1st Place: Jason Schwalm
My father lived by three rules:
The cleanest part of a man’s body is his cock. Wash your hands first, then piss.
Never leave good-looking women waiting. They’re impatient, and can always find someone better.
Nobody fucking cares about birthdays.
2nd Place: Wyatt Robinette
“Free Speech Sold Here”
Words were expensive.
Most families could barely afford nouns.
During rationed dinners, fathers mouthed, “Salt, please.” Then mothers or whichever child saw his lips move passed both shakers.
Over time communities saved money. A handsome leader promised, “Sentences, paragraphs, whole pages will be ours!”
Rich people stockpiled weapons and soiled their pants.
“No worries,” one said. “They’re not paying us to listen.”
3rd Place: Peter Thompson
Ailing nine-year-old elementary school student Emerson Kittredge suffers from chronic degenerative skeletal arthritis — high fevers mark intensive thralls of searing internal inferno. Excruciatingly feeble bones, made fragile by emaciated fibrous tissue scream tendon-snapping soreness.
But his dreams are cowboy reveries, sitting around campfires, guitars playing singsong trailside tunes under big romantic western-night skies.

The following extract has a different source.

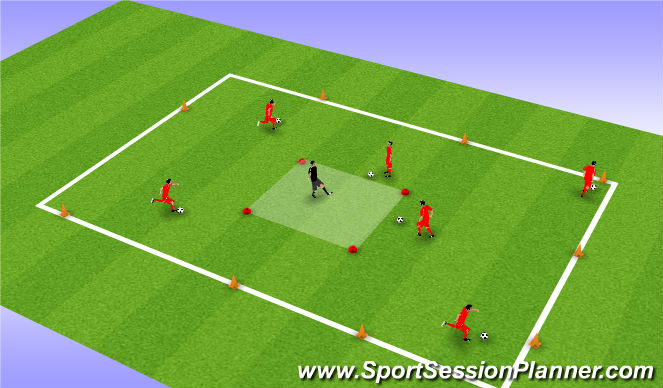 Football/Soccer Session Plan Drill (Colour): Feed the bear - basic dribbling and passing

Your Lame Child’s Last Best Promised Death Wish Foundation’s executive director, Rev. Dan Levy, visited Piedmont Hospital intensive care ward, hoping to make youngster’s lives more optimistic, if only briefly, before permanent disability brands all voluntary movement insufferable. Resident chief rheumatologist, Dr. Paul Gildersleeve, gifts this pint-sized Pain Ranger a whole new saddle, rope, spurs, chaps, marshall’s badge — everything needed.
Their long day’s journey transverses Dillion, Montana’s historic Circle W ranch, into sparse cheat grass meadows, while clumpy chaparral bushes skitter along hissing like wind snakes. Chilly mountain air, scattering dust, and spicy dinner aromas mix heartily campside. Desperate lil’ dogey goader Crippled Pete cantors through lush green fields until acute twinges become tearful agonies at full gallop.

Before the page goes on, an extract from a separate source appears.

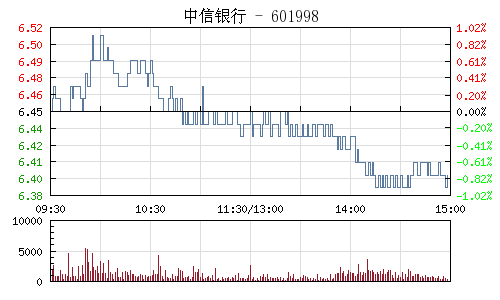 中信银行(601998)行情走势图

Kid Cripple pulls up on reigns; aches, vomits. Drops leather lasso, un-holsters six gun, firing one, two, three, four, five bullets heavenward toward constellations. Final shell. He cocks the loaded pistol against perspiring forehead, frowns: Thank you, God, chapped lips brushing fiery barrel.

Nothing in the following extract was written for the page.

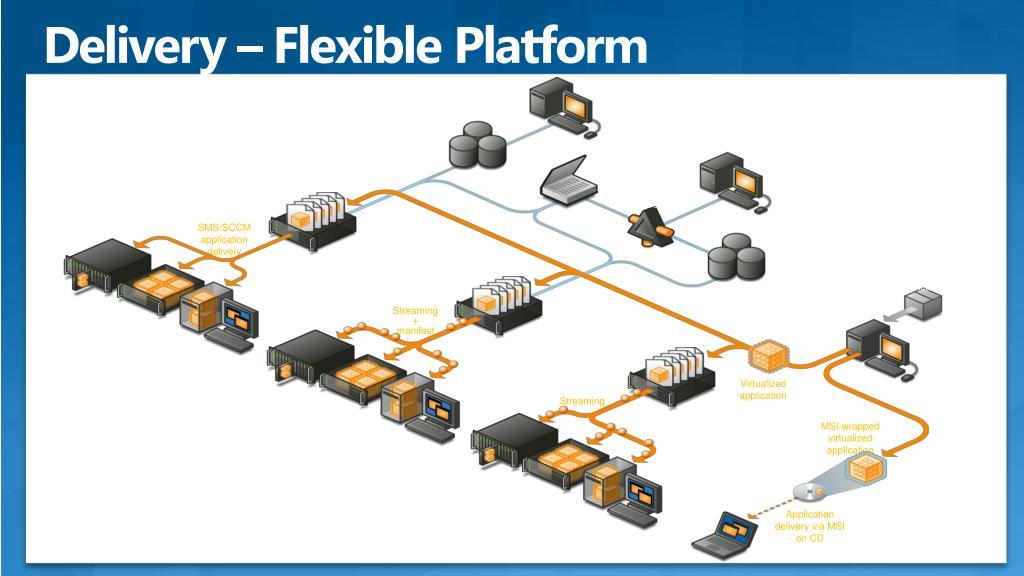 Delivery – Flexible Platform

Thank you to everyone who entered Electric Literature’s first holiday contest, and congratulations to the winners! 1st Place received Electric Literature vol. 1 and a signed copy of Mike Edison’s Dirty! Dirty! Dirty!, 2nd Place received a copy of EL vol. 1, and 3rd Place received Raymond Queneau’s Exercises in Style.
— Mike Edison is the former publisher of marijuana magazine High Times, and was the editor-in-chief of the irresponsibly outrageous Screw. Edison has worked as a correspondent for Hustler and a high-paid gun-for hire of the legendary Penthouse letters. In addition he is an internationally known musician and professional wrestler of no small repute. He is the author of 28 pornographic novels and the cult classic memoir I Have Fun Everywhere I Go (Farrar, Straus & Giroux). He speaks frequently on free speech, sex, drugs, and the American counterculture, and is “proof positive that one can be both edgy and erudite, lowbrow and literate, and take joy in the unbridled pleasures of the id without sacrificing the higher mind.”
— Jason Schwalm left Kentucky, and a failed law practice, for a religious community in Philadelphia. He spends his time reworking a novel, The Designated Mourners, after throwing the first draft down a well. Currently he is an EMT student, hoping to learn the mysteries of the heart.